# EXTRACTED INFORMATION start

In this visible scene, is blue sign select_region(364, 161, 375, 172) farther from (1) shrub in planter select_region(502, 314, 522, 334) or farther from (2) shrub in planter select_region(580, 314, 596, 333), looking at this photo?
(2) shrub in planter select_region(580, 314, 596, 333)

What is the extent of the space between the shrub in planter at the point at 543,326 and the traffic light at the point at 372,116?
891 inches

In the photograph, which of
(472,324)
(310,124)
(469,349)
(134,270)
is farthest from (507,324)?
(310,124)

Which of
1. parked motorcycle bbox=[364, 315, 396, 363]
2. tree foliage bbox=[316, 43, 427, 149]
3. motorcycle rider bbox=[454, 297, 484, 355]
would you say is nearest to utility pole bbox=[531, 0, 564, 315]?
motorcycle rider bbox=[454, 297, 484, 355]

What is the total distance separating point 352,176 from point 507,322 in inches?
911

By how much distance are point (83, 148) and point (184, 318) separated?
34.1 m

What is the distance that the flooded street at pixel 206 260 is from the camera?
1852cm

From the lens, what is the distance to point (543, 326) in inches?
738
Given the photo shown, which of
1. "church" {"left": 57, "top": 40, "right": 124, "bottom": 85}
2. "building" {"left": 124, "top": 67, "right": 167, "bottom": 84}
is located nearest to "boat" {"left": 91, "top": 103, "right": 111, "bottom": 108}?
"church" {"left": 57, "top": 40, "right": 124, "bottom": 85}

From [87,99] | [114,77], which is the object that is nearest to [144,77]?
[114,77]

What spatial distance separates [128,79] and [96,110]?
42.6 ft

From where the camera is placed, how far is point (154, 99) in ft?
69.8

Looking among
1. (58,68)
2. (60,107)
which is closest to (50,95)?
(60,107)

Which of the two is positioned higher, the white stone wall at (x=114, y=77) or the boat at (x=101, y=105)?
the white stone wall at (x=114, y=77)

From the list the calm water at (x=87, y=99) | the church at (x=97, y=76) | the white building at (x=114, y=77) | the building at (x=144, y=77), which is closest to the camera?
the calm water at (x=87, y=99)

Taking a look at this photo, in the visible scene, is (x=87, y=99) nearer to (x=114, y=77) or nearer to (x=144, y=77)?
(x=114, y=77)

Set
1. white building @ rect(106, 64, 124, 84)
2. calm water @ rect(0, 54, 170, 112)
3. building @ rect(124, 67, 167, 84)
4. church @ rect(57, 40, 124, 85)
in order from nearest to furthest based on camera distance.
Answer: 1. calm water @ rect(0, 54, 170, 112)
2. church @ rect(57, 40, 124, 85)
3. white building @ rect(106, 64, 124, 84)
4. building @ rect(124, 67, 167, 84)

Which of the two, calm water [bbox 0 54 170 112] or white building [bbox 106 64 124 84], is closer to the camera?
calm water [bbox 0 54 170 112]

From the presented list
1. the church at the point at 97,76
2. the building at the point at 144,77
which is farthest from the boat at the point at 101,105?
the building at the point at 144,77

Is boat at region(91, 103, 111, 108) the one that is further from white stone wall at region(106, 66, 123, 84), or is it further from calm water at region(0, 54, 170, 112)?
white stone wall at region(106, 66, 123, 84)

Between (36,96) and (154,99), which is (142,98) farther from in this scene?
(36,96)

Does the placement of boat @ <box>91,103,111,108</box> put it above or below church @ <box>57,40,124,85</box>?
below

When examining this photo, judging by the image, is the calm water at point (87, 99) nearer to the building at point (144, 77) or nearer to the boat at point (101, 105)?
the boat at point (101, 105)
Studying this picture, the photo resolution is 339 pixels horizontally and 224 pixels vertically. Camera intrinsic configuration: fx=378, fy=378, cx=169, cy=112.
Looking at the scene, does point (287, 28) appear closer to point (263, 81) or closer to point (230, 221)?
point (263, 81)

# EXTRACTED INFORMATION end

* _GIVEN EXERCISE_: Repeat every one of the items above word for word.

* _WORKED SOLUTION_:
In this visible scene, is blue sign select_region(364, 161, 375, 172) farther from (1) shrub in planter select_region(502, 314, 522, 334) or farther from (2) shrub in planter select_region(580, 314, 596, 333), looking at this photo?
(2) shrub in planter select_region(580, 314, 596, 333)

What is the extent of the space between the shrub in planter at the point at 543,326 and the traffic light at the point at 372,116?
891 inches

In the photograph, which of
(472,324)
(310,124)
(469,349)
(134,270)
is farthest from (507,324)?
(310,124)

Which of
1. parked motorcycle bbox=[364, 315, 396, 363]
2. tree foliage bbox=[316, 43, 427, 149]
3. motorcycle rider bbox=[454, 297, 484, 355]
would you say is nearest to utility pole bbox=[531, 0, 564, 315]?
motorcycle rider bbox=[454, 297, 484, 355]

What is the total distance separating point 352,176 from point 507,322 in inches?
911

By how much distance are point (83, 148) and point (184, 318) separated?
34.1 m

What is the distance that the flooded street at pixel 206 260 is from the camera?
1852cm

From the lens, what is the distance to point (543, 326) in inches?
738
Given the photo shown, which of
1. "church" {"left": 57, "top": 40, "right": 124, "bottom": 85}
2. "building" {"left": 124, "top": 67, "right": 167, "bottom": 84}
is located nearest to "boat" {"left": 91, "top": 103, "right": 111, "bottom": 108}?
"church" {"left": 57, "top": 40, "right": 124, "bottom": 85}

From [87,99] | [114,77], which is the object that is nearest to [144,77]?
[114,77]

What spatial distance separates [128,79] and [96,110]?
42.6 ft

From where the camera is placed, how far is point (154, 99) in ft?
69.8

Looking among
1. (58,68)
2. (60,107)
which is closest to (50,95)?
(60,107)

Which of the two is positioned higher, the white stone wall at (x=114, y=77) or the boat at (x=101, y=105)?
the white stone wall at (x=114, y=77)

From the list the calm water at (x=87, y=99) | the church at (x=97, y=76) | the white building at (x=114, y=77) | the building at (x=144, y=77), which is closest to the camera?
the calm water at (x=87, y=99)

Taking a look at this photo, in the visible scene, is (x=87, y=99) nearer to (x=114, y=77) or nearer to (x=144, y=77)?
(x=114, y=77)

Set
1. white building @ rect(106, 64, 124, 84)
2. calm water @ rect(0, 54, 170, 112)
3. building @ rect(124, 67, 167, 84)
4. church @ rect(57, 40, 124, 85)
in order from nearest to furthest based on camera distance.
Answer: 1. calm water @ rect(0, 54, 170, 112)
2. church @ rect(57, 40, 124, 85)
3. white building @ rect(106, 64, 124, 84)
4. building @ rect(124, 67, 167, 84)

Which of the two, calm water [bbox 0 54 170 112] or white building [bbox 106 64 124 84], is closer to the camera?
calm water [bbox 0 54 170 112]

From the presented list
1. the church at the point at 97,76
2. the building at the point at 144,77
which is farthest from the boat at the point at 101,105?
the building at the point at 144,77

Is boat at region(91, 103, 111, 108) the one that is further from white stone wall at region(106, 66, 123, 84), or is it further from calm water at region(0, 54, 170, 112)?
white stone wall at region(106, 66, 123, 84)

Between (36,96) and (154,99), which is (142,98) farther from in this scene?
(36,96)

Does the placement of boat @ <box>91,103,111,108</box> put it above or below church @ <box>57,40,124,85</box>?
below

When examining this photo, judging by the image, is the calm water at point (87, 99) nearer to the building at point (144, 77) or nearer to the boat at point (101, 105)?
the boat at point (101, 105)
Studying this picture, the photo resolution is 339 pixels horizontally and 224 pixels vertically. Camera intrinsic configuration: fx=378, fy=378, cx=169, cy=112.
Looking at the scene, does point (287, 28) appear closer to point (263, 81) or closer to point (230, 221)?
point (263, 81)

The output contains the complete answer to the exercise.